## Vorliegender Text
Die "Entthronung" Joseph Conrads

Fahrt ins Geheimnis

Der Blick aus der Nähe, so wie der Leipziger Anglist Elmar Schenkel ihn vornimmt, birgt eine Ent-Täuschung im wahren Wortsinn: Leser, die Joseph Conrad, den Autor großartiger Literatur als großartigen Menschen verehren, werden ihrer Täuschung beraubt.

Obwohl seit 20 Jahren Biografien über große Frauen und Männer mehr der Wahrheit verpflichtet sind als der Heldenverehrung, erstaunt es immer wieder, dass ein Mensch in der Kunst Großes schaffen kann und in der alltäglichen Wirklichkeit allzu klein ist: ängstlich, streitsüchtig, herrisch und eifersüchtig. Auch Conrads Biograf Elmar Schenkel schreibt in einem Kapitel, in dem es um Conrads Herr-und-Knecht-Verhältnis zu seiner Frau Jessie geht, empört:

Man fragt sich bei Autoren oft, ob nicht der größte Teil ihrer Humanität sozusagen vor der Welt durch eine große Zeitung verdeckt ist, genauer gesagt durch das umfangreiche literarische Opus. Da wird Empathie mit erfundenen Figuren geübt, ein endloses Sich-Hineindenken in alle möglichen Lebensläufe, nur eben nicht in die, die einen täglich umgeben.

## Datensätze zum szenenbasierten Schlussfolgern
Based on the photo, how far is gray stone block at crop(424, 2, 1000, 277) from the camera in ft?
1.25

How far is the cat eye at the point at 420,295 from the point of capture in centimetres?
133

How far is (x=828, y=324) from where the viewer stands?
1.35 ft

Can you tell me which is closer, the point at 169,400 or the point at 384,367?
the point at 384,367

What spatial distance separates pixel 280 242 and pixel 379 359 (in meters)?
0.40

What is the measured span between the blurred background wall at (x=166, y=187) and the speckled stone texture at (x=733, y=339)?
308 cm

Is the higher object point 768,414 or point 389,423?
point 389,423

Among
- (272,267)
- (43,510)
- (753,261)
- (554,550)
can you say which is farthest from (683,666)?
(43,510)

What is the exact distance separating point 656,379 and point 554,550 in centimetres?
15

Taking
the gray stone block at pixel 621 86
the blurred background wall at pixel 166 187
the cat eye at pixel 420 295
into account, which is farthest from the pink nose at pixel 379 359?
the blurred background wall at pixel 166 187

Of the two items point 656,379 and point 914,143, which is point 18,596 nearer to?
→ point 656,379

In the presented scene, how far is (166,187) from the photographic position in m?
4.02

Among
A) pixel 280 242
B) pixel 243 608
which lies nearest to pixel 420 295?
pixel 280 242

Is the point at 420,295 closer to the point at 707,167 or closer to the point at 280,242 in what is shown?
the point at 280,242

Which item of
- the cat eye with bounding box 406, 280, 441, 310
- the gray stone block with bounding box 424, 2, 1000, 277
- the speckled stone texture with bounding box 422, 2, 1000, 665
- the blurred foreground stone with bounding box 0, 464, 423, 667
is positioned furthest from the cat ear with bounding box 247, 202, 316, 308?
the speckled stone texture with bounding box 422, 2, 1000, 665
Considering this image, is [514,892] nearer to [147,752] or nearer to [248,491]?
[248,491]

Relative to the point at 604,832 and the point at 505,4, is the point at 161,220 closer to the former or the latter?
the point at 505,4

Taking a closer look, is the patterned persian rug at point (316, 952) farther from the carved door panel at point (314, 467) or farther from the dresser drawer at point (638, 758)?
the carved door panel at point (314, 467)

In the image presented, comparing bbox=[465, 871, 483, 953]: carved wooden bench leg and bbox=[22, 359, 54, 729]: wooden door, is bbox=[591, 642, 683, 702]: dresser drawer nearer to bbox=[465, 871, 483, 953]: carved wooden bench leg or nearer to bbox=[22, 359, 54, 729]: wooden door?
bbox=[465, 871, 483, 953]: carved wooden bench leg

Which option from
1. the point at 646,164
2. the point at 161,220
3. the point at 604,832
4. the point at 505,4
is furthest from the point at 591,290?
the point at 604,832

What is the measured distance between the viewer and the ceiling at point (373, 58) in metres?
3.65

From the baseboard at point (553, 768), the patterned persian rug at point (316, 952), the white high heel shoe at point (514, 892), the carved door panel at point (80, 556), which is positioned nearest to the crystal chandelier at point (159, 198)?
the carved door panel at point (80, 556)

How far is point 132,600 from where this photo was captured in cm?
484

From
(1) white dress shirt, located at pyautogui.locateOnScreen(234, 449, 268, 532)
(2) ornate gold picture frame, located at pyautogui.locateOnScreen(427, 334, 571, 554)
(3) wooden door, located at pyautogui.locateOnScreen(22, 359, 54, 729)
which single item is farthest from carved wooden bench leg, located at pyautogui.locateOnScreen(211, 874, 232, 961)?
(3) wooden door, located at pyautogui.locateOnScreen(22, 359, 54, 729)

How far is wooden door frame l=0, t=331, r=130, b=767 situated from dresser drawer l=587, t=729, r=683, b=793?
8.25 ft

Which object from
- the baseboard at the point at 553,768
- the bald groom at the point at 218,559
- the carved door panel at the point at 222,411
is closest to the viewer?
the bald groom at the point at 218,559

## Aufgabenstellung
**A)** Beantworte diese Fragen zum Text über Joseph Conrad:
(i) In welcher Stadt ist Elmar Schenkel als Anglist tätig?
(ii) Seit wie vielen Jahren sind Biografien laut dem Text eher der Wahrheit als der Heldenverehrung verpflichtet?
(iii) Wie heißt Conrads Frau?
**B)** Zitiere bitte aus dem Text über Joseph Conrad wörtlich die Stelle zwischen „Fahrt ins Geheimnis“ und „ihrer Täuschung beraubt.“, beide eingeschlossen.
Die Datensätze spielen hierfür keine Rolle.

## Die Antworten
**A)**
(i) Leipzig
(ii) Seit 20 Jahren
(iii) Jessie

**B)**
Fahrt ins Geheimnis

Der Blick aus der Nähe, so wie der Leipziger Anglist Elmar Schenkel ihn vornimmt, birgt eine Ent-Täuschung im wahren Wortsinn: Leser, die Joseph Conrad, den Autor großartiger Literatur als großartigen Menschen verehren, werden ihrer Täuschung beraubt.